24 Hours, 24 Million Meals
The Big Apple. It’s the centre of the universe for art, culture, finance, fashion, and food. Eight million people clamoring for three square meals a day.
How does one of the world’s most populous centers, a city of concrete, glass, and steel, feed itself? Feeding New York shows the complex choreography of distribution that keeps New Yorkers fed. It’s a dance of supply and demand that happens in cities all over the world, every day.
Just after midnight, we prowl the streets of the Bronx where barbed wire fences hide the world’s largest produce market. Inside, the three kilometre stretch of loading docks displays almost every fruit and vegetable imaginable. Meet Mario Andreani, and watch him in action as he moves hundreds of tonnes of produce in just one night.
At 2 am in Chelsea market, they’re busy making a lot of dough.
Overnight, they will make thousands of loaves of bread, rolls, and buns by hand, hundreds of which will soon be transformed into sandwiches at Financier Patisserie, near Wall Street.
There, owner Eric Bedoucha, describes his passion for patisserie, a culinary art that he learned as a teenager in Paris. Eric keeps the pulse of Wall St. by the number of cakes he sells. When times are bad, sales go up, as more laid-off employees receive goodbye cakes.
At 4 am, forklifts speed through a refrigerated warehouse the size of three football fields. This is the New Fulton Fish Market at ‘rush hour.’ Fishmongers smoke stogies and swing fishhooks as they sell the day’s catch from around the world.
Just after 6 in the morning at Manhattan’s Union Square Greenmarket Karen Weinberg sets up her booth. She has driven overnight from her farm in Upper State New York to sell her cheese and lamb directly to New Yorkers who want to know where their food actually comes from.
One of her buyers is chef Michael Anthony, whose entire food philosophy revolves around locally grown and raised food. He is searching for ingredients he can use in his menu at Gramercy Tavern later tonight. For years, he trained in Japan and Europe, and now he’s one of the most popular chefs in the city.

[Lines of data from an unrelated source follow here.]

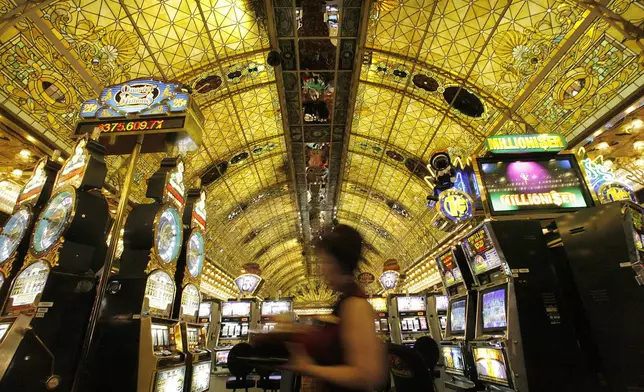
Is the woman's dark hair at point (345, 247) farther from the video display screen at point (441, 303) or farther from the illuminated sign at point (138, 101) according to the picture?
the video display screen at point (441, 303)

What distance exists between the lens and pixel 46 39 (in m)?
6.03

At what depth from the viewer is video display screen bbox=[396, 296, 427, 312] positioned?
9539 millimetres

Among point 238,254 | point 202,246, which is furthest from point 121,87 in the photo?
point 238,254

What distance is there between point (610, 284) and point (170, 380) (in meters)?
4.55

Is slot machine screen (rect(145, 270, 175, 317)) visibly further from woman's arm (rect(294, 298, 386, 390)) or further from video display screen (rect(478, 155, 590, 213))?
video display screen (rect(478, 155, 590, 213))

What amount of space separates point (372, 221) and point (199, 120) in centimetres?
1550

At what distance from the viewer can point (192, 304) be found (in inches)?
175

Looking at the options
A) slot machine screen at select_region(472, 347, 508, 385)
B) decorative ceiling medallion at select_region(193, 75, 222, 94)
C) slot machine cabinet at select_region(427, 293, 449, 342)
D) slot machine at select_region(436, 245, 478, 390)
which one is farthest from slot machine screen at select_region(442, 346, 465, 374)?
decorative ceiling medallion at select_region(193, 75, 222, 94)

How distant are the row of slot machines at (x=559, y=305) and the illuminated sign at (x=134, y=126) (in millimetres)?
4153

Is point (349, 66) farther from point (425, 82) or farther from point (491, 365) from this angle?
point (491, 365)

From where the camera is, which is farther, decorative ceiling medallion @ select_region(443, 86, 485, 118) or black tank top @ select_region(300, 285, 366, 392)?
decorative ceiling medallion @ select_region(443, 86, 485, 118)

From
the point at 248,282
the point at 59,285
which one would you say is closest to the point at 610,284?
the point at 59,285

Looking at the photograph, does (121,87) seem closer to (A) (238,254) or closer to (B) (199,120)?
(B) (199,120)

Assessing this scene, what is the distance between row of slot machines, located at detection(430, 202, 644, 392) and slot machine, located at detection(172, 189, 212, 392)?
3.23 metres
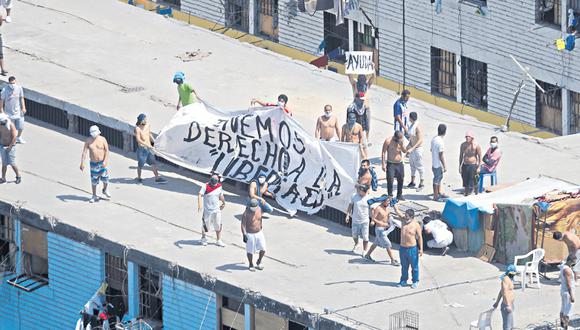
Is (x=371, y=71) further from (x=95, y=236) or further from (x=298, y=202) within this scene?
(x=95, y=236)

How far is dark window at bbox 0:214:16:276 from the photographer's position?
51.5 m

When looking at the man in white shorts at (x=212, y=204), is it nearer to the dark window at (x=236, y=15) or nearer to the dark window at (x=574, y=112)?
the dark window at (x=574, y=112)

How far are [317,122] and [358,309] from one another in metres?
7.14

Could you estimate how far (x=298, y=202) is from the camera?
163 feet

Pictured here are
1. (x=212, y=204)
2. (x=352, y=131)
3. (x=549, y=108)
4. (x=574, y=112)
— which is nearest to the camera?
(x=212, y=204)

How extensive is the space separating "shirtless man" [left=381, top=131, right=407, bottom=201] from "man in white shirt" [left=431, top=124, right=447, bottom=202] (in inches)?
24.8

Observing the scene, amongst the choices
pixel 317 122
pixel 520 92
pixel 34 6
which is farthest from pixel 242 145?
pixel 34 6

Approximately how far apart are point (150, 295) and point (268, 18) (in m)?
18.9

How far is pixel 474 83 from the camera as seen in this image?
195ft

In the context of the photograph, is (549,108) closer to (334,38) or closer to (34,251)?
(334,38)

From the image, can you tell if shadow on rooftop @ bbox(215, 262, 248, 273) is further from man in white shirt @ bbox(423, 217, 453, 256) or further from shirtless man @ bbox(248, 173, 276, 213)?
man in white shirt @ bbox(423, 217, 453, 256)

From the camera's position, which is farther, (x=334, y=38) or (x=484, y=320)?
(x=334, y=38)

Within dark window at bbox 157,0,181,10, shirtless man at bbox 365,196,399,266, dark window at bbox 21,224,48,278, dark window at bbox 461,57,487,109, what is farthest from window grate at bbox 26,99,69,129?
dark window at bbox 157,0,181,10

Celebrity chef Daniel Boulud needs the best to satisfy his demanding customers. There are 23,000 restaurants to choose from in New York, and he has to provide the ultimate in food. Luckily for him, gourmet food salesman John Magazino has just returned from hunting white truffles in secret forests in Italy.
He scored, and has rushed his rare delicacies overnight to New York. Jet-lagged from a red-eye flight, he heads to Restaurant Daniel at four in the afternoon to try to sell them. At $2500 a pound, these exotic fungi are a hot commodity, and the negotiation is almost like a drug deal.
Amid all the markets and restaurants, two men are committed to feeding New York’s hungry. Lex Wilder is a food rescuer for City Harvest who scours the city, trying to help feed 1.3 million New Yorkers who don’t get enough to eat.
And chef Michael Ennes in West Harlem often takes that food to make ‘gourmet’ meals. His philosophy is that it doesn’t matter if you pay $100 or if you pay nothing, the meal has to please the customer.
Across the city, the dance continues. Feeding New York reveals a complex, hidden world that few know about, but everyone relies on.